One of the features I find useful in Excel is the ability to create “pivot” tables. Essentially pivot tables let you summarize big tables of data in different ways, using different variables to “pivot” your data around (hence the name, I guess). Pivot tables are most easily understood through an example, so here’s one done using Excel 2007, and the sort-of-equivalent “Data-Pilot” in OpenOffice.org Calc (OO.o Calc).
Below is the data we’ll be working with. As you can see, it’s a long spreadsheet with eight columns (Representative, Region, Month, Publisher, Subject, Sales, Margin, and Quantity) and over 300 rows. Certain calculations, like total sum of sales, are easy–you just select the sales column and use Excel’s or OO.o Calc’s sum function. But what if you wanted total sum of sales, but organized first by region, then by representative? That’s where pivot tables come into play, so let’s get started!
Download the CSV file and open it up in Excel. Select all the data, jump over to the “insert” menu, and click on “PivotTable”. This will open a dialog box similar to the following.
I usually select the option to insert the pivot table in a new sheet, and this brings us to the following screen.Pretty plain looking, right?
The important part is the “PivotTable Field List” menu to the right of the screen. In the top half, you have a list of the variables in your data. The bottom half is where the “pivoting” gets set up simply by dragging the variables into the relevant areas in the bottom.

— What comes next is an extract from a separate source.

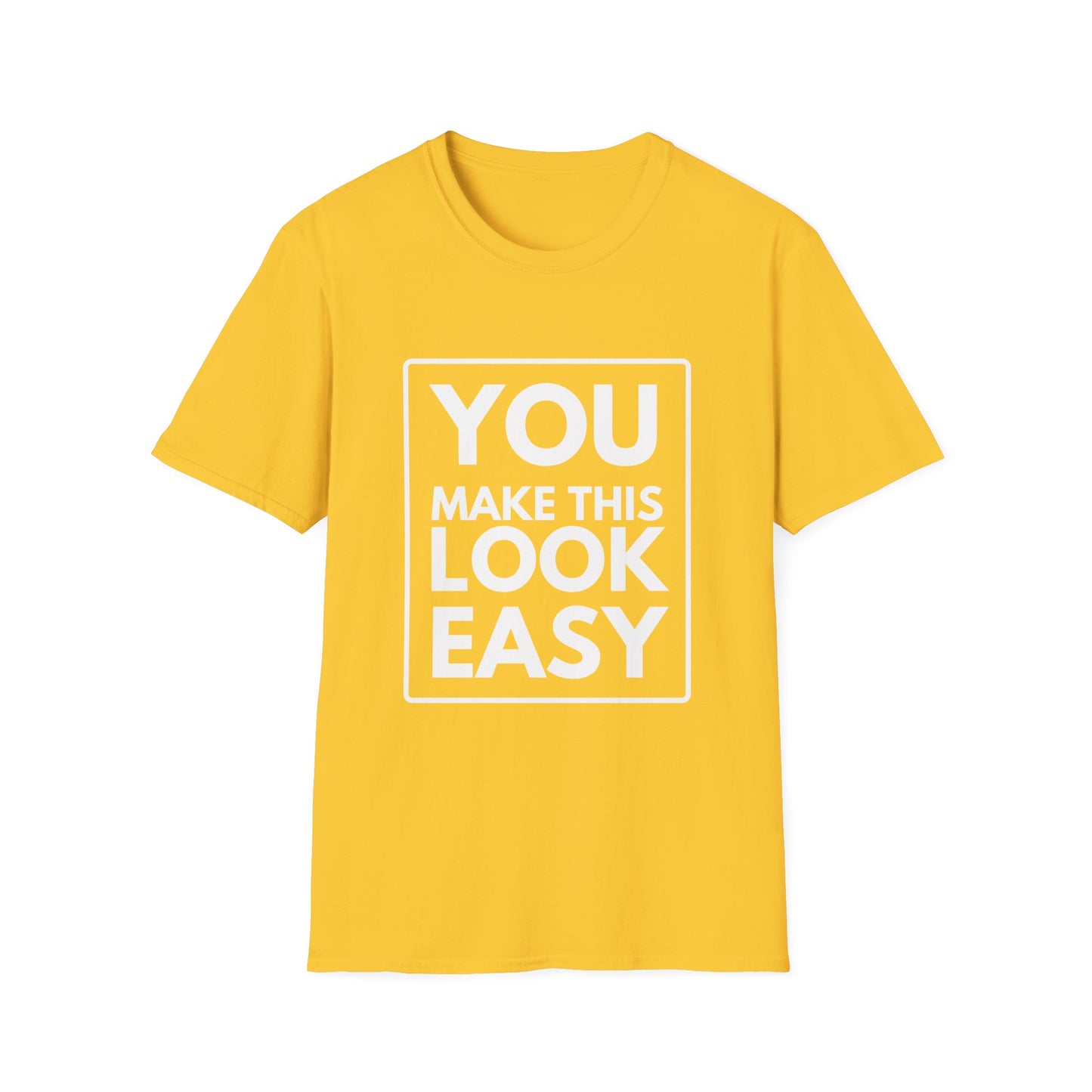 YOU MAKE IT LOOK EASY T-Shirt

In this example, I started by dragging “Region” to be the primary way to summarize the rows, and I dragged “Representative” below that to indicate that the rows should be further sorted by the sales representatives, and finally I dragged “Sales”, “Margin”, and “Quantity” to the sum value box.
By default, Excel assumes you want the sum, but you can also do different data summaries by right-clicking on the variables that you’ve dragged to the “values” corner. Whatever you drag into the filters area will create additional filter options for your data.
Experiment a little bit–drag things around a bit and see what types of consolidated results you end up with. Whatever you change in the PivotTable Field List dialog area is immediately reflected in the main spreadsheet area (which is one huge advantage that Excel 2007 has over OO.o Calc).
By dragging some variables around, here’s what we can quickly end up with:
The process in OpenOffice.org Calc is pretty similar. The option can be found under the “Data” menu under “DataPilot”. The screencap below shows the DataPilot options window with some variables dragged into the relevant areas to create a simple pivot table in OO.o Calc.
The “Page Fields” region in OO.o Calc is the equivalent of the filters area in Excel 2007. The rest is pretty much the same, just not as pretty. The output (in the screencap below) isn’t as pretty either, but it serves its function just fine.
So, now that you know all about pivot tables in Excel and OO.o Calc, you can have a data sorting and summarizing party. Once you get bored with that, you can sit around impatiently and wait for me to write about how you can do this sort of thing with R.